There are party faithful on the Democratic side as well, of course. There are people who want change and perceive Melina Kennedy as the candidate for that change. That explains her 33 percent.
Then there are the people who are undecided. Some might wait until the last minute to decided, as they weigh the issues and the candidates' stands on those issues. That, perhaps, is one percent of the voters. Okay, I exaggerate. It's less than one percent, but I needed a whole number. There are others who will decide from the miasma rising from the candidates' barbs and last-minute mailings; from the negative TV commercials in which the opponent is shown in slow-mo and credited with planning nasty things for the City and all who reside therein; and, most importantly, the gossip and usual banter at work (for the lucky), school, over the proverbial fence with the neighbors, or the local pub.

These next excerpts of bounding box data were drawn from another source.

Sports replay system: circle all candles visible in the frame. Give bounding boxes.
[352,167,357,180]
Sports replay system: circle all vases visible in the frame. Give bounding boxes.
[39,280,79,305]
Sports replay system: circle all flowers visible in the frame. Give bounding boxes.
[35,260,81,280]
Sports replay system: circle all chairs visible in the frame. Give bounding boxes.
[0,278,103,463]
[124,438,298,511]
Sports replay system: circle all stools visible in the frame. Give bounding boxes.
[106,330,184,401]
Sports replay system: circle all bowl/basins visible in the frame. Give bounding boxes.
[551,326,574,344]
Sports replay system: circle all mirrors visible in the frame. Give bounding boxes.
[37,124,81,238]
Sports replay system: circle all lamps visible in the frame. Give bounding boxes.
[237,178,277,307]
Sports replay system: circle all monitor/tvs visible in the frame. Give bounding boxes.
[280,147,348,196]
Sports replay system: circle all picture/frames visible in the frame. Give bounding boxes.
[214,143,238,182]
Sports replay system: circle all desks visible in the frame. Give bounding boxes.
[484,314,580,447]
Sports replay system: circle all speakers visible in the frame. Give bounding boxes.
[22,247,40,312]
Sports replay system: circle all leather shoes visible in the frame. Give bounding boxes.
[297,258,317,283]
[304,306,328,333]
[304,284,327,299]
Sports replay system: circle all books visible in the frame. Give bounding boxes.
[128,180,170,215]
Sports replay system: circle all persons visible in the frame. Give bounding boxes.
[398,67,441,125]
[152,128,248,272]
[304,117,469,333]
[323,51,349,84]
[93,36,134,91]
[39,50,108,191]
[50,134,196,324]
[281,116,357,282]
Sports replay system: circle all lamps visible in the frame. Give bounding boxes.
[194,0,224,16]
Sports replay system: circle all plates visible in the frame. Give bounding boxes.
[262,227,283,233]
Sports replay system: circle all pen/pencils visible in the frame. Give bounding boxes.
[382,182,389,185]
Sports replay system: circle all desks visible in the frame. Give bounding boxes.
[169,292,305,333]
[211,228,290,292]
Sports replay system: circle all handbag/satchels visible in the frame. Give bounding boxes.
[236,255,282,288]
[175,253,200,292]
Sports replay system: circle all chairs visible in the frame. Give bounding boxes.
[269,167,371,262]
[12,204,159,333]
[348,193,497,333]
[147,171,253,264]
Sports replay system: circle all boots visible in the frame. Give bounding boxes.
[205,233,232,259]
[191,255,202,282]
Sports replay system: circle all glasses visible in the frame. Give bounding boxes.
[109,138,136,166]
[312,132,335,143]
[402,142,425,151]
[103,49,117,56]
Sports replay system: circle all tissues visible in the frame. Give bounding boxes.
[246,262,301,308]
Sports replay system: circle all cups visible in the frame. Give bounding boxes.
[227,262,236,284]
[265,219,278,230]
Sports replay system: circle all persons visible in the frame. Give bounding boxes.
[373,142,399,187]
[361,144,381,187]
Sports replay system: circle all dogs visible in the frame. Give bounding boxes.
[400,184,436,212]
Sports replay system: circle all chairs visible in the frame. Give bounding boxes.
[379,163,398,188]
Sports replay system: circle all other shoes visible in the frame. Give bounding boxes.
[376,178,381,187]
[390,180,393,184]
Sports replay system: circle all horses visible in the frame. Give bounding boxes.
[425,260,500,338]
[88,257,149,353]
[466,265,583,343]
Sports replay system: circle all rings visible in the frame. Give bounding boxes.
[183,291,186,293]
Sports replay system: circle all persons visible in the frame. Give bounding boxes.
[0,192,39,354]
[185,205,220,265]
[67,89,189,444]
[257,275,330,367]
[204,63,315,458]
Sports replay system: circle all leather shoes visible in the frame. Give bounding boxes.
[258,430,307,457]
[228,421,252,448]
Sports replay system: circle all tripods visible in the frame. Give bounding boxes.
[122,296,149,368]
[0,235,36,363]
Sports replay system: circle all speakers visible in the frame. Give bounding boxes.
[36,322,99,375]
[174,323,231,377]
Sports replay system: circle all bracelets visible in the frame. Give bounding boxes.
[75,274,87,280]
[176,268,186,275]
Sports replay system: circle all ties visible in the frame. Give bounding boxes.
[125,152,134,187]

That undecided will go to the polls on Tuesday, November 8, ignore the annoying people handing out campaign crap no closer than 50 feet from the entrance chute to the voting place, grab a ballot, be somewhat swayed by the latest influence s/he felt about the matter, mentally toss a coin, andfill in the spot on the ballot.
People are pissed off generally, so more than likely the spot will be for the Democrat. There is no margin of error ascribed to this analysis. I can say so scientifically, since I was a Political Science major at DePauw. The election will be unnecessarily close.
One thing is certain: many campaign workers, on the morning of November 9---whether their candidate wins or loses---will be extremely hungover. That is the great equalizer of our democratic process.